Wprowadzenie niniejszej instytucji uzasadnione jest realizacją zasad prawa podatkowego – tak wynika z ministerialnego raportu. W tym m.in. zasady pomocniczości, powszechności, informowania. W tym miejscu trzeba powiedzieć, że zasady prawa, to takie normy które wyznaczają ramową interpretację innych norm prawnych. Powoływanie się zatem na realizacje zasad prawa przy tworzeniu nowej instytucji jest zabiegiem merytorycznie chybionym.

Asystent podatnika ma mu pomagać przez 18 miesięcy od zarejestrowania firmy.
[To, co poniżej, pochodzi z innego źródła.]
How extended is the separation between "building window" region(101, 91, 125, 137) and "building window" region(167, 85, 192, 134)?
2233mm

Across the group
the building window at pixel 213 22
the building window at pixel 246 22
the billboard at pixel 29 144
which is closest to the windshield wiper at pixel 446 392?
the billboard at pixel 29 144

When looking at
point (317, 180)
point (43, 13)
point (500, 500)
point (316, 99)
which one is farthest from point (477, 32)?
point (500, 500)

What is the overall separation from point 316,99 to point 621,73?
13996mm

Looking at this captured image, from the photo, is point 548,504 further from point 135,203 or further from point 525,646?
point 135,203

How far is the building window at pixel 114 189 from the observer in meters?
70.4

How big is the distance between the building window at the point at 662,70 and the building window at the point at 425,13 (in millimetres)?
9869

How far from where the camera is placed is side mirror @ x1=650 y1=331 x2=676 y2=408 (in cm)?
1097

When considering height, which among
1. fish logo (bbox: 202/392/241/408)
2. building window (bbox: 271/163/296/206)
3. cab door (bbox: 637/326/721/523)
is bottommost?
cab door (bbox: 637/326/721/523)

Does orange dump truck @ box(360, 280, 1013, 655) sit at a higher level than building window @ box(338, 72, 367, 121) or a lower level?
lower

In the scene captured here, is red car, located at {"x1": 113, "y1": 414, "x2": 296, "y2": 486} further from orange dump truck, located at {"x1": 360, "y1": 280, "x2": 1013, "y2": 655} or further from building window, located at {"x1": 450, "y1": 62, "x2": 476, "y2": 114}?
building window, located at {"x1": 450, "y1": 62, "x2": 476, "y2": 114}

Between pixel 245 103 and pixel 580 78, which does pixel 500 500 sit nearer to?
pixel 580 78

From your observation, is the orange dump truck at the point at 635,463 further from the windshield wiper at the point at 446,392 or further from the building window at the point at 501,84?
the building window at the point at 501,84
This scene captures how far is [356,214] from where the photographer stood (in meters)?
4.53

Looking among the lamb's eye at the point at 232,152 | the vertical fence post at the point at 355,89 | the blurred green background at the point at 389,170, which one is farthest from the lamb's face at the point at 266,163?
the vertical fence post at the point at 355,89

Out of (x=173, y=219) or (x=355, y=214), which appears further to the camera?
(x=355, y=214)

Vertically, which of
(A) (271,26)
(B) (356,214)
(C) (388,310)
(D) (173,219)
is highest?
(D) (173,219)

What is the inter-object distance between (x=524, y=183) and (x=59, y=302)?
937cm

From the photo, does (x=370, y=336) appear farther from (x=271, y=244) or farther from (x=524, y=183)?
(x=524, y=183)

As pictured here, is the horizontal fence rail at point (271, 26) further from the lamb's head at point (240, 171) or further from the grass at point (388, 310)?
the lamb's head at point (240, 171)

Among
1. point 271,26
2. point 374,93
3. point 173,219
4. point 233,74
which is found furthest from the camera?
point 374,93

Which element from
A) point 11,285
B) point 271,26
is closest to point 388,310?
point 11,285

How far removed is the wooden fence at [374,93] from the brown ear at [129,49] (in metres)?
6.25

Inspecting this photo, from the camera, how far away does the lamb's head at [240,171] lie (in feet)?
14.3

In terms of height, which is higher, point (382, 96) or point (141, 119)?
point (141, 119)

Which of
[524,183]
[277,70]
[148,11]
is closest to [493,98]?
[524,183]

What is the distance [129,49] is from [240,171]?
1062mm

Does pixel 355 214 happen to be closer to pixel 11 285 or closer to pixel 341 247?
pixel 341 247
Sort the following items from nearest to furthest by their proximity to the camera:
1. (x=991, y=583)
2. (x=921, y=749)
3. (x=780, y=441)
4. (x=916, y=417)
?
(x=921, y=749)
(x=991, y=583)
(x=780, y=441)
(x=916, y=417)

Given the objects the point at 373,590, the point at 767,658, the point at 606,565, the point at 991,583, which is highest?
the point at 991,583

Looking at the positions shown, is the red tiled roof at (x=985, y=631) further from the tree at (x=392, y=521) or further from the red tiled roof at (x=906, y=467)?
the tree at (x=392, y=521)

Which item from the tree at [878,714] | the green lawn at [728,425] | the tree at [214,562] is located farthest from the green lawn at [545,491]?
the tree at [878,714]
Czy to znaczy, że będzie świadczył przez ten czas usługi księgowe? Z pewnością nie. Raczej będzie doradzał, wskazywał jak wypełnia się deklaracje, jakie dokumenty trzeba złożyć do urzędów, jak rozliczyć się z fiskusem. Nie zmienia to jednak faktu, że z firmom księgowym ubędzie klientów, którzy zdecydują się na prowadzenie samodzielnie księgowości.

Spójrzmy na sprawę także ze strony urzędnika. Otóż jego funkcjonowanie odbywa się w pewnych ramach prawnych. Działa on w imieniu administracji państwowej i jego wszelkie działania są usankcjonowane przepisami prawa. Zgodnie bowiem z art. 6 Kodeksu postępowania administracyjnego – organy administracji działają na podstawie przepisów prawa.

Dlatego też, za złe doradzenie podatnikowi, może narazić się on na odpowiedzialność majątkową bądź dyscyplinarną.

Jak wiadomo, prawo podatkowe jest interpretowane w sposób niespójny. Wszystko zależy od organu, który akurat dokonuje subsumcji prawa. W związku z tym rady, których udzieli nam asystent podatnika mogą różnić się od późniejszego rozstrzygnięcia organu administracji podatkowej.

Przepisy ustawy z 20 stycznia 2011 r. o odpowiedzialności majątkowej funkcjonariuszy publicznych za rażące naruszenie prawa jak najbardziej mają zastosowanie do asystenta podatnika. Urzędnik, który udzieli podatnikowi informacji niezgodnej z późniejszą decyzją będzie narażony na postępowania sądowe ze strony podatników.

Oczywiście przyczyn udzielenia informacji nie zgodnych ze stanem faktycznym może być wiele. Brak doświadczenia, skomplikowanie sprawy, różne interpretacje przepisów podatkowych, zmiana decyzji organu. Czyli to, z czym na co dzień spotykają się przedsiębiorcy.

Jeżeli jednak w wyniku błędnej interpretacji asystenta podatnika, petent otrzyma rażąco złe wskazówki, które narażą go na szkodę, będzie mógł on wystąpić na drogę postępowania sądowego aby szkodę ów urzędnik (bądź urząd) naprawił. Nawet jeśli szkodę naprawi urząd, to na zasadzie odpowiedzialności regresowej ostatecznie to urzędnik będzie skazany na odpowiedzialność majątkową (i dyscyplinarną) za złe wykonywanie swoich obowiązków. Taki zabieg de facto może sprawić przeniesienie odpowiedzialności z przedsiębiorców na urzędników, co stanie się pewnym kuriozum. Myślę, że sprawa takiego precedensu pozostaje wyłącznie kwestią czasu.